• [Описание задания]: Выпишите полностью, слово в слово, фрагмент о том, как дети не осознают принципы своего мышления.

Это и есть пример неосознания принципов своего мышления.
Или вот другой пример: ребёнка просят попасть в цель, запустив в неё грузиком на верёвочке, которую сначала надо раскрутить для броска (как пращу). После недолгого обучения ребёнок овладевает навыком попадания в цель, но самое интересное начинается, когда его просят объяснить принцип действия во время броска…
Чем младше ребёнок, тем хуже ему даётся это объяснение, несмотря на то, что само действие он выполняет абсолютно правильно. Только дети 10-11 лет могут корректно описать всю последовательность своих действий, принимая во внимание вращательный момент при движении грузика к цели. А дети помладше же утверждают, будто они отпускают верёвку точно напротив цели, и грузик летит ровно по прямой, хотя на самом деле это не так.
Отсюда следует вывод, что маленький ребёнок совершенно неосознанно отслеживает, как раскрученный на верёвке грузик летит при броске в сторону. Затем он также неосознанно вносит коррективы в свои движения, исходя из уже понятого им на неосознаваемом же уровне принципа движения грузика, что и приводит дальше к совершенно неосознанному же разжиманию пальцев в точно выверенный момент движения по окружности.
И вся эта сложная координация действий происходит исключительно на уровне бессознательного.
Ну или вот ещё пример (Пиаже, 1994): детям от 7 до 9 лет говорили не до конца понятную им фразу – «в 5 раз быстрее, чем за 50 минут».
В ряде случаев дети говорили, что речь идёт о 45 минутах.
Но не корректность или её отсутствие интересовали исследователей, а сами объяснения, которые давали дети о своём умозаключении.

• [Вопросы о геометрии сцены]:
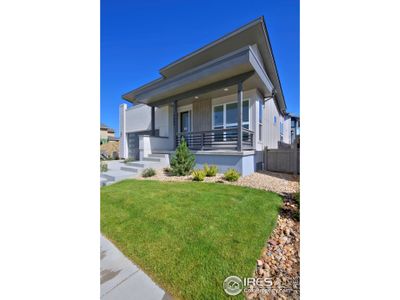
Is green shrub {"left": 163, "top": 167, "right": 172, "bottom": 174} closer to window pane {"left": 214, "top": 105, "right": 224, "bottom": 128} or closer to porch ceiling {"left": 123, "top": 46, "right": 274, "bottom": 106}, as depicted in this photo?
window pane {"left": 214, "top": 105, "right": 224, "bottom": 128}

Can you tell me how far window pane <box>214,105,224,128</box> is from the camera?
7.91m

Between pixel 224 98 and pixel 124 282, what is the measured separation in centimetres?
747

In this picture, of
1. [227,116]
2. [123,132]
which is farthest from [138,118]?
[227,116]

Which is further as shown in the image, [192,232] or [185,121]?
[185,121]

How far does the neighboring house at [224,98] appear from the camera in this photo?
5922 millimetres

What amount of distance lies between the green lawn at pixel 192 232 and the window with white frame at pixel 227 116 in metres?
3.82

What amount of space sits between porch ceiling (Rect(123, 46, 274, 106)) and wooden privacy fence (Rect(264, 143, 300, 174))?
2.79 meters

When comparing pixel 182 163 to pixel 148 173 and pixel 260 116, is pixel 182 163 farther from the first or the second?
pixel 260 116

• [Правильный результат]:
Это и есть пример неосознания принципов своего мышления.
Или вот другой пример: ребёнка просят попасть в цель, запустив в неё грузиком на верёвочке, которую сначала надо раскрутить для броска (как пращу). После недолгого обучения ребёнок овладевает навыком попадания в цель, но самое интересное начинается, когда его просят объяснить принцип действия во время броска…
Чем младше ребёнок, тем хуже ему даётся это объяснение, несмотря на то, что само действие он выполняет абсолютно правильно. Только дети 10-11 лет могут корректно описать всю последовательность своих действий, принимая во внимание вращательный момент при движении грузика к цели. А дети помладше же утверждают, будто они отпускают верёвку точно напротив цели, и грузик летит ровно по прямой, хотя на самом деле это не так.
Отсюда следует вывод, что маленький ребёнок совершенно неосознанно отслеживает, как раскрученный на верёвке грузик летит при броске в сторону. Затем он также неосознанно вносит коррективы в свои движения, исходя из уже понятого им на неосознаваемом же уровне принципа движения грузика, что и приводит дальше к совершенно неосознанному же разжиманию пальцев в точно выверенный момент движения по окружности.
И вся эта сложная координация действий происходит исключительно на уровне бессознательного.
Ну или вот ещё пример (Пиаже, 1994): детям от 7 до 9 лет говорили не до конца понятную им фразу – «в 5 раз быстрее, чем за 50 минут».
В ряде случаев дети говорили, что речь идёт о 45 минутах.
Но не корректность или её отсутствие интересовали исследователей, а сами объяснения, которые давали дети о своём умозаключении.